“Si dice che Nietzsche, dopo la rottura con Lou Salomè, entrato ormai in una definitiva solitudine, schiacciato ed esaltato a un tempo dalla prospettiva di quest’opera immensa, che doveva portare avanti senza alcun soccorso, passeggiasse la notte sulle montagne che dominano il golfo di Genova e vi accendesse grandi fuochi di foglie e rami che poi guardava consumarsi. Ho spesso pensato a questi fuochi e mi è accaduto di immaginarvi davanti a essi, per metterli alla prova, certi uomini e certe opere. Ebbene la nostra epoca è uno di questi fuochi il cui insostenibile ardore ridurrà senza dubbio molte opere in cenere”.
Queste riflessioni fanno parte della conferenza che lo scrittore francese Albert Camus tenne nell’anfiteatro della città di Uppsala il 14 dicembre 1957 quando gli venne conferito il premio Nobel per la letteratura.
È stato Camus indubbiamente uno straordinario interprete della cultura e della società del ’900. Le sue tensioni esistenziali tra il mito di Sisifo e le assurde modalità del vivere, tra le implacabili ed equilibrate riflessioni, mai piagate da effimeri dogmatismi ideologici, hanno donato agli uomini di diverse generazioni, il senso di un intelligente itinerario nella vita, sempre ricco di amore per la libertà, per la rigorosa ricerca di un mondo solidale e migliore.

| Requisiti del compito |
Cita per favore, senza modifiche, il brano del testo su Camus che parte da "Queste riflessioni fanno" e prosegue fino a "per la letteratura.".

| I dati |

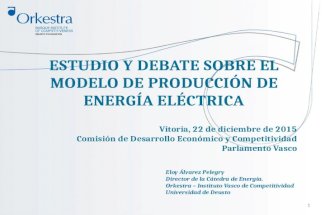 ESTUDIO Y DEBATE SOBRE EL MODELO DE PRODUCCIÓN DE ENERGÍA ELÉCTRICA
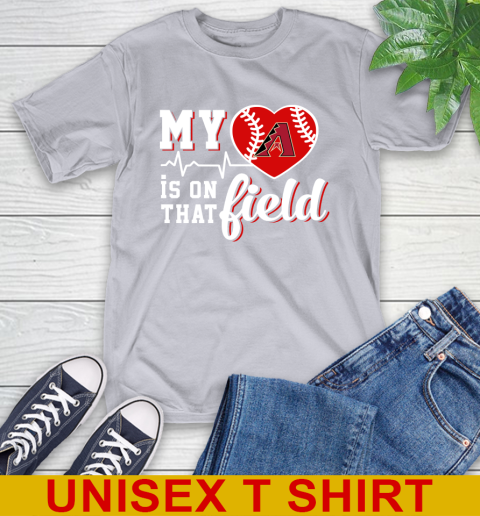 MLB My Heart Is On That Field Baseball Sports Arizona Diamondbacks T-Shirt 5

| Spazio risposta |
Queste riflessioni fanno parte della conferenza che lo scrittore francese Albert Camus tenne nell’anfiteatro della città di Uppsala il 14 dicembre 1957 quando gli venne conferito il premio Nobel per la letteratura.